TCorp up for the challenges ahead

New South Wales Treasury Corporation (TCorp)’s Sydney-based senior balance sheet manager, Gavin Sinnott, and head of funding and balance sheet, Fiona Trigona, address the state’s funding strategy in the context of a state government seeking to support economic recovery.

How does TCorp’s increased funding task for 2020/21 fit into the New South Wales (NSW) government’s objectives?

TRIGONA The NSW government has maintained its commitment to investment in infrastructure of A$110 billion over the next four years. It is focused on recovery and reform following COVID-19 and has committed to A$29 billion of funding toward meeting these objectives over five years.

TCorp’s funding depends on the projects being financed and the state’s economic outcomes, so the timing of the investment will affect the timing of the funding required while cash flows may change. Our funding task for this financial year is A$32 billion (US$24.5 billion), of which we had raised A$14 billion by 31 October 2020.

The government is also focused on increasing the assets in the state’s dedicated debt offset fund, the NSW Generation Fund. This fund is forecast to increase to A$72 billion over the next 10 years, not including proceeds from asset sales. As the fund grows, it will directly offset debt outstanding in the state.

What are TCorp’s main priorities in meeting its higher funding requirements?

SINNOTT One of our key strategic goals is to lengthen the state’s debt-maturity profile. Over the last year, the weighted-average life of TCorp’s liabilities increased to 6.6 years from 5.9 years. This was driven by offshore investor demand for ultra-long bonds, and we will look for opportunities further to increase issuance into these tenors.

TCorp’s issuance in the longer end now exceeds A$5 billion and is now attracting more domestic investors. However, we will need to see even more domestic investor interest in long-dated maturities before we syndicate 15-20 year tenors.

Our funding will maintain liquidity in our existing benchmark lines and ensure the integrity of our benchmark curve. We will also focus on increasing issuance in our sustainability-bond programme as we continue to diversify our investor base.

NSW has a number of labelled-bond-eligible projects are set to come online in the next few years. Can TCorp give an update on the development of its sustainability funding programme?

TRIGONA Late in 2020, we released our second NSW sustainability-bond annual report and updated the framework. TCorp is highly committed to issuing off the programme annually. Volume will depend on investor demand and the size of the asset pool.

In October 2020, we issued our third bond under the NSW sustainability-bond programme: a capped A$1.3 billion November 2030 green bond. This established an ESG [environmental, social and governance] curve for TCorp – the first for an Australian issuer – with an aggregate A$5.2 billion outstanding.

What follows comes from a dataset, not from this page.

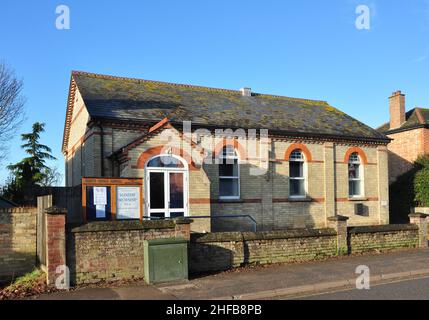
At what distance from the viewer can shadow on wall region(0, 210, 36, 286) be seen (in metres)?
10.4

What is your read on the debt market’s path out of COVID-19?

TRIGONA Most commentators believe the pandemic has some way to go and this brings market volatility. As such, it is unclear what lies ahead for the debt market and there are likely to be further periods in which it will be more difficult for semi-government issuers to access debt funding.

TCorp is well positioned to weather market dislocation, having recovered well from the disruption of March and April 2020. We reopened the debt market, with the support of the Reserve Bank of Australia, and we will continue to be transparent to our investors and provide guidance about our funding plans.

We will issue when opportunities arise and we are currently well on track with our borrowing programme. We also maintain a liquidity portfolio that enables us to fund our clients for a period even when markets are dysfunctional.

SINNOTT We believe two key challenges are facing our industry – competition and sustainability. Governments and states need to raise debt to stimulate economies and fill revenue shortfalls and, as a result, there is heightened competition for investment dollars.

TCorp is well placed to compete on the global stage. The state has a strong credit rating and economy, and our investor marketing over the years has given us access to a wide range of global investors.

The other challenge is climate, sustainability and social issues. Investors are becoming increasingly focused on these areas as they recognise that climate and other social issues are important considerations for how their clients want them, as fund managers, to invest responsibly.

Again, TCorp is relatively well positioned. NSW has been a leader in issuing green and sustainability bonds and we will continue to innovate in this space to provide investors with a clear narrative around the state’s climate and sustainability strategy.